The man in black fled across the desert, and the gunslinger followed.

Welcome to A Read of the Dark Tower series. Join me each week as I, Constant Reader, tackle the magnum opus of Stephen King’s career for the first time. If you want to discuss in general terms or talk about these first sections, join me by commenting here. If you want to talk spoilers, please head over to the Tor.com forums for the spoiler discussion for the spoiler discussion so my Dark Tower-virgin ears won’t hear anything before I read it.
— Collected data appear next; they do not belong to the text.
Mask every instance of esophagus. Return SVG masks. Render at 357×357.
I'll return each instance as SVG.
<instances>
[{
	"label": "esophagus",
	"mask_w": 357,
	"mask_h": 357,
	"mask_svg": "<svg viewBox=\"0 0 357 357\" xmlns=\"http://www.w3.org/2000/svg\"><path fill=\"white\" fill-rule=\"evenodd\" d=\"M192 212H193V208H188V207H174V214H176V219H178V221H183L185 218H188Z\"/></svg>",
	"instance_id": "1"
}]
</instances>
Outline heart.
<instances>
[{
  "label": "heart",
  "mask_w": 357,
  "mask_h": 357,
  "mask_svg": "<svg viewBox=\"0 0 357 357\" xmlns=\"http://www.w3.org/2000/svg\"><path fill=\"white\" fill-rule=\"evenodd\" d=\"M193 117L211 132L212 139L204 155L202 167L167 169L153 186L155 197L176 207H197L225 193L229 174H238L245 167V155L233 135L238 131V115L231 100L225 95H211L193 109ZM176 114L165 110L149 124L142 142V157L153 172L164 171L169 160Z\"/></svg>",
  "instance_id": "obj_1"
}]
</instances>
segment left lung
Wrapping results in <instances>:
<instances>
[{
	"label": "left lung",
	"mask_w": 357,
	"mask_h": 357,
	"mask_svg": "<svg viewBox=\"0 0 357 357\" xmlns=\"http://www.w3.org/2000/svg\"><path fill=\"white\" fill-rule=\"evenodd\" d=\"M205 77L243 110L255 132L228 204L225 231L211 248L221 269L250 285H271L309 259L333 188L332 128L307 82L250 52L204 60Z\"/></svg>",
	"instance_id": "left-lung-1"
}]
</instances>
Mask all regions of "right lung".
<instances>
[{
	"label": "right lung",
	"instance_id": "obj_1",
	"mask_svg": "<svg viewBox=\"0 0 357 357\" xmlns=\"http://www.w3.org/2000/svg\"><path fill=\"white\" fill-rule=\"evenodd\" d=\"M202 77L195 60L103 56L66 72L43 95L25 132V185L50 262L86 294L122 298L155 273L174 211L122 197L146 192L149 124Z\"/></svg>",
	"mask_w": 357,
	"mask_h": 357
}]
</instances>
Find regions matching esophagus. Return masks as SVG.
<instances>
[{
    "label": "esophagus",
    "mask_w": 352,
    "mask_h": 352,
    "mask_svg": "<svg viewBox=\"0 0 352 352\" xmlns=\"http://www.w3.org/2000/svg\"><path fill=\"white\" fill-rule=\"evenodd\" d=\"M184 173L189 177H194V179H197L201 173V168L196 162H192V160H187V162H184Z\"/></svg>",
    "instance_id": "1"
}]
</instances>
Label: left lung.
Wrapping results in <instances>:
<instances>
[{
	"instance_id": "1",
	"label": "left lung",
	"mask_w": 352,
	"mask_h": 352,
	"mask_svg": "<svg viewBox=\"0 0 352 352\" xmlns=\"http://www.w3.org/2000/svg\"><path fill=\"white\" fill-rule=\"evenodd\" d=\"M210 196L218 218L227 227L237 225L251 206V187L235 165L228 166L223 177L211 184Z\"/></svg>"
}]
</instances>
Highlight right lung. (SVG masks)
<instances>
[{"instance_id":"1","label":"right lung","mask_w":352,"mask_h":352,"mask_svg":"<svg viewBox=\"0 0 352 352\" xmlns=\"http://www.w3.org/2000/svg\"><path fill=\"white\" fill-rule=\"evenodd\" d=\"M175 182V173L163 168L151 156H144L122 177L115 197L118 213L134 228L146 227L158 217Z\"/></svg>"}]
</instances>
When we last saw Roland, he was heading into the desert after telling the border dweller Brown about the events in Tull. In today’s entry, I’ll cover the first six sections of “The Way Station,” the second mega-chapter of The Gunslinger.

[Read today’s post]

The Way Station: Section I

It has been 16 days since Roland left Brown’s hut. The desert heat is brutal, his water is gone, and he’s on the verge of sunstroke. A nursery rhyme his mother sang to him plays in his head. He falls, and is offended by the blood on his scraped hands. He sees something in the distance and stumbles for it—two buildings, a way station and a barn. Someone is crouched in the station’s shadows. Roland begins to run, sure it is the Man in Black, and pulls one of his guns. Only when he gets to the building does he see it is a boy. Roland changes direction, goes into the barn, and promptly faints.

What Constant Reader learns: Sheesh. I might faint with him. We get a glimpse into Roland’s childhood, where he has a room in a castle, and another hint at the rigors of his training to the gun—his mother sings to him in the daytime but not at night, because “small boys born to the High Speech must face the dark alone.”

So, here we have another rare woman in this world, Roland’s mother. He seems to love her, to associate her with comfort and safety, although his thoughts of her “red lips” is creepily Oedipal. At least she’s not another pathetic female figure. Well, not yet.

Back to Roland. He seems resigned to dying in the early part of this section and it makes him angry. He resents the blood on his hands (symbolic much?) when he falls, and describes it as smug, as being made sacrifice unto.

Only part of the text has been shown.